Wild-type C57BL/6 mice were purchased from Charles River and maintained in the animal facility of CIML under specific pathogen-free conditions. C57Bl/6 embryos at E12.5 were depleted of all organs and brain, and dissociated in Liberase (0.5 mg/ml, Roche) and DNaseI (0.2 mg/ml, Roche) in PBS for 15 min at 37°C while stirring constantly. Cell suspensions were washed with RPMI (Thermo Scientific), supplemented with 2% heat-inactivated FCS, 100 U/ml penicillin and 100 mg/ml streptomycin prior to immunostaining and flow cytometry analysis. This study was carried out in strict accordance with the recommendations in the Guide for the Care and Use of Laboratory Animals, the French Ministry of Agriculture and of the European Union. Animals were housed in the CIML animal facilities accredited by the French Ministry of Agriculture to perform experiments on live mice. All animal experiments were approved by Direction Départementale des Services Vétérinaires des Bouches du Rhône (Approval number A13-543). All efforts were made to minimize animal suffering.
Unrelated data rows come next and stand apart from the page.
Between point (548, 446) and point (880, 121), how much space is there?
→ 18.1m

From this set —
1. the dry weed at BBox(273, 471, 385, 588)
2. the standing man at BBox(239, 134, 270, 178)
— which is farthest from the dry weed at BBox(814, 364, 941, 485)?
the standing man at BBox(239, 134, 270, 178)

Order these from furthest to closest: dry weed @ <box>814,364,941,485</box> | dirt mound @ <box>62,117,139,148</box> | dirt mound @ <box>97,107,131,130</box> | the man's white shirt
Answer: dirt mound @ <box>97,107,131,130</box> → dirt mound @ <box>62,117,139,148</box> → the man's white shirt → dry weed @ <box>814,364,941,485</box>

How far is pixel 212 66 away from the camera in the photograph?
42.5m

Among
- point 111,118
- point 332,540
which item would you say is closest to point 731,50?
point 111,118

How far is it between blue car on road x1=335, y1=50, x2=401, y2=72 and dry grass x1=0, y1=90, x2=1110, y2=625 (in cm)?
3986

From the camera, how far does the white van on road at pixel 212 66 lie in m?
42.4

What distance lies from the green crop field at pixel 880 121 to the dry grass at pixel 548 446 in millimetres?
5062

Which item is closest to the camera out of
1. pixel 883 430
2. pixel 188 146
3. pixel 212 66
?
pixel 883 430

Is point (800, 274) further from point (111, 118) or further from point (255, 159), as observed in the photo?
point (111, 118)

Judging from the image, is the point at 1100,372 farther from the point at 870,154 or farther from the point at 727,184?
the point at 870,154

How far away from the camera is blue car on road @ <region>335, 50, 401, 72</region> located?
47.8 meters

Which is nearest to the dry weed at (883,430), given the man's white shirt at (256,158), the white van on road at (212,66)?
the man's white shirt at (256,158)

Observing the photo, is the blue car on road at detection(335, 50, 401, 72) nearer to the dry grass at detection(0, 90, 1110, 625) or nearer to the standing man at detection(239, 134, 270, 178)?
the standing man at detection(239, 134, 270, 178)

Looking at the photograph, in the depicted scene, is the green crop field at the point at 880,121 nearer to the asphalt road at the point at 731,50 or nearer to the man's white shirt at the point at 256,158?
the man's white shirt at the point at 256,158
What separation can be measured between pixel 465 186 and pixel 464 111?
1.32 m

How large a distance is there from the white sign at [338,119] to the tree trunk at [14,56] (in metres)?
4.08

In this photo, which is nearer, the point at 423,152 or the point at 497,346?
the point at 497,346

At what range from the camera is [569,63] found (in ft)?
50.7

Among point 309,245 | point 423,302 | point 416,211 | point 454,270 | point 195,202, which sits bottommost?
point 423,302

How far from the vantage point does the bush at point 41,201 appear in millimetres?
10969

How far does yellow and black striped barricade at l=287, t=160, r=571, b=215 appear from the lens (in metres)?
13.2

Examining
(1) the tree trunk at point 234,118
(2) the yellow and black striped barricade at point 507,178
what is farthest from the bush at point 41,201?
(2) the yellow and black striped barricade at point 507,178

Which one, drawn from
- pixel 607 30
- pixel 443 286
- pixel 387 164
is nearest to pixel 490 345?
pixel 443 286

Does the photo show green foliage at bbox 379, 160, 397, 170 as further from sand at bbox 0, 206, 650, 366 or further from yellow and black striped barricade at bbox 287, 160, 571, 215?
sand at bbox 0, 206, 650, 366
Statistical analysis was performed with GraphPad Prism software. For comparison of several conditions, we performed a one-way ANOVA, followed by a Tukey range test to assess the significance among pairs of conditions. When only two conditions were compared, we performed a Student's t-test or Welch t-test, according the validity of the homoscedasticity hypothesis. *P<0.05, **P<0.01, ***P<0.005.

We thank all CIML cytometry and Imaging core facilities for expert assistance and Dr A. Ryazanov for his kind gift of reagents. We acknowledge financial support from the Agence Nationale de la Recherche ANR (ANR-10-INBS-04-01) to the France Bio Imaging and the ImagImm CIML imaging core facility.